Electrical – Triac power dissipation

power-dissipationtriac

I'm driving a high power load with the BTA440Z (datasheet):
line voltage is Vac = 230 AC, load power is P = 1.33 kW, thus load current is ~ I = 5.8 A.
If i swap the load with another that draws P = 2.33 kW, then I becomes ~ 10 A; in this condition the triac overheats and it doesn't un-latch due to thermal runaway.

To properly size the heatsink, I need to know how much power the triac is dissipating, and I realized that in the datasheet there is no such thing as an equivalent to what in a MOSFET would be "Rds on", and that I don't actually know how to find such a parameter.

The circuit is as follows, taken from this datasheet, without the snubber network:
enter image description here

Initially R1 was 680 ohm, because i thought that it could work anyway and less current would pass through the opto; but i subsequently dropped it to 360 ohm because i figured that more current through the gate would make for a wider channel between the main terminals: is this assumption correct?
Does this current also contribute to the power dissipated on the triac?

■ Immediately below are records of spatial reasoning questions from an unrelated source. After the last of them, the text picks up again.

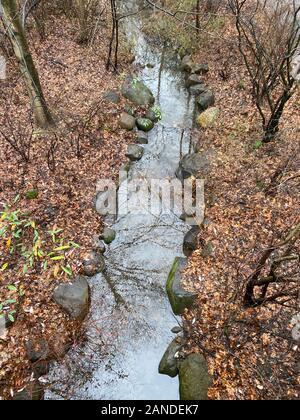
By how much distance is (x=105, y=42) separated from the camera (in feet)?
36.3

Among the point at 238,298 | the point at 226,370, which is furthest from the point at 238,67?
the point at 226,370

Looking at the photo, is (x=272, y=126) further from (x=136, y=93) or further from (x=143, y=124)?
(x=136, y=93)

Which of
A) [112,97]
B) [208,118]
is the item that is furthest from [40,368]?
[208,118]

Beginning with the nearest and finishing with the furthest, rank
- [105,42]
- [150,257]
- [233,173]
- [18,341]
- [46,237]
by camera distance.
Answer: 1. [18,341]
2. [46,237]
3. [150,257]
4. [233,173]
5. [105,42]

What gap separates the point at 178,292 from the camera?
567cm

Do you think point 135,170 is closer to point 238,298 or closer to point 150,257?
point 150,257

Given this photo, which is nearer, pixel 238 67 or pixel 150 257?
pixel 150 257

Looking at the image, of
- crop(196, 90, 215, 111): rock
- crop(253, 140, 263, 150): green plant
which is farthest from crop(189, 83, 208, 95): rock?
crop(253, 140, 263, 150): green plant

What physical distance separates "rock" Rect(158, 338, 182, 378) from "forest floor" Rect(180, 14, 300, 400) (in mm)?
219

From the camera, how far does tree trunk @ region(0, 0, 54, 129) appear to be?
598cm

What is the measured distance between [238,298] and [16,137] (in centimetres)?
585

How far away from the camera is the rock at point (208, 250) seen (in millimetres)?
6028
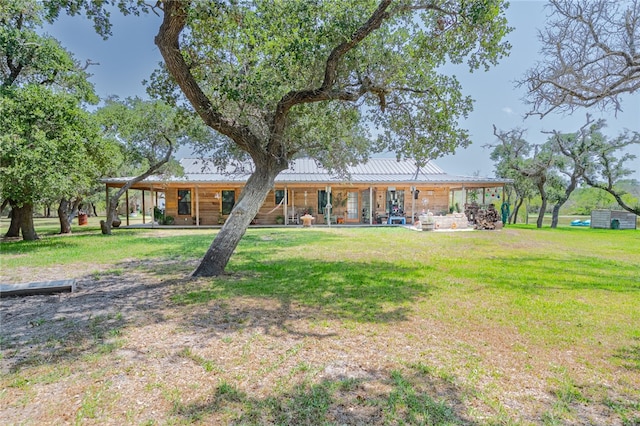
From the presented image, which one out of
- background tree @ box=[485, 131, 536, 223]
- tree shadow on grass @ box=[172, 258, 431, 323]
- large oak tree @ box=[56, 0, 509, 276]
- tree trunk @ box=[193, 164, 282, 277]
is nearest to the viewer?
tree shadow on grass @ box=[172, 258, 431, 323]

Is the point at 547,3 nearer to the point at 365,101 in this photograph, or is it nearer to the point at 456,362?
the point at 365,101

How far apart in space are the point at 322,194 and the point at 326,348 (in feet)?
61.7

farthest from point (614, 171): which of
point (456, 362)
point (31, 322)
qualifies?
point (31, 322)

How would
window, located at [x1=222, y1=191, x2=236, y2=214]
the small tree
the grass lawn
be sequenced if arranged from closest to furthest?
the grass lawn, the small tree, window, located at [x1=222, y1=191, x2=236, y2=214]

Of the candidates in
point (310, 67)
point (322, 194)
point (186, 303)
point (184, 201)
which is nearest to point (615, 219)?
point (322, 194)

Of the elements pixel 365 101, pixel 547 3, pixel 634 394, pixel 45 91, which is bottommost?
pixel 634 394

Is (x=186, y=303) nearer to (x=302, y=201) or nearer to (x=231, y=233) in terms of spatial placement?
(x=231, y=233)

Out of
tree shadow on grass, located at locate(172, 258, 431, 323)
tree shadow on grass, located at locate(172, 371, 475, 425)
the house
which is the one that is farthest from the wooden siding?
tree shadow on grass, located at locate(172, 371, 475, 425)

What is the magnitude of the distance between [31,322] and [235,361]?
2948mm

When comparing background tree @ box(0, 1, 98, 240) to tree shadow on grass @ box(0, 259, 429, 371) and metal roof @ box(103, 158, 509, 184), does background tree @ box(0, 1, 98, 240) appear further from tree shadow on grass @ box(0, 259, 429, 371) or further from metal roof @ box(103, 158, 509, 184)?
metal roof @ box(103, 158, 509, 184)

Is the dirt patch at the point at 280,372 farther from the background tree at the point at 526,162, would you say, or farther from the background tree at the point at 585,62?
the background tree at the point at 526,162

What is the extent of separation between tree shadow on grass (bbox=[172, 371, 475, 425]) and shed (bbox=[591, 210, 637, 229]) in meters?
23.8

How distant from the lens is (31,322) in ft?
13.7

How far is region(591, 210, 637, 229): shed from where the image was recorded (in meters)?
20.0
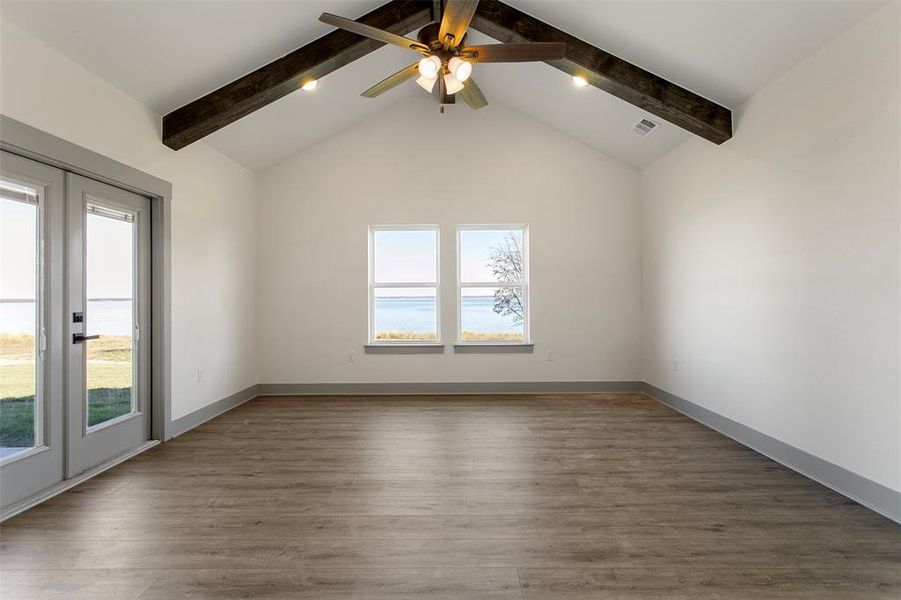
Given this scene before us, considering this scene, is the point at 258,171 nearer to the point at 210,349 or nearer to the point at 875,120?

Based on what i read, what i know, (electronics-tutorials.ws, link 1 and link 2, and the Wikipedia page about Triacs), and the following image, my guess is this:
for the most part, the power dissipated by the triac is given by the current to the load I, times the triac on-state voltage VT.
Is this correct?

enter image description here

Please note that without a zero-cross detector, my microcontroller won't turn off the opto after the triac has been fired into conduction, so assume the opto is always on.

Best Answer

The resistor value does not noticeably affect the power dissipation. It only conducts briefly at the beginning of each cycle until the current is sufficient to trigger the gate. Using an excessively high value causes RFI from the switching too far from the zero crossing and can contribute to having some DC content in the output (important if the load has a transformer). The latter effect is due to asymmetrical triac trigger current in quadrant I vs. III.

Usually you can directly read the typical power dissipation from the triac datasheet. In your case, the datasheet you linked above contains the following graph:

enter image description here

Your conduction angle is 180° in this case. You should aim to keep the triac junction well below the absolute maximum value at maximum ambient temperature for decent reliability. Personally, I don't like to see the junction temperature much exceed about 100°C under any conditions. If it's losing gate control it's way, way above that (and any triacs exposed to that abuse should be replaced with new parts).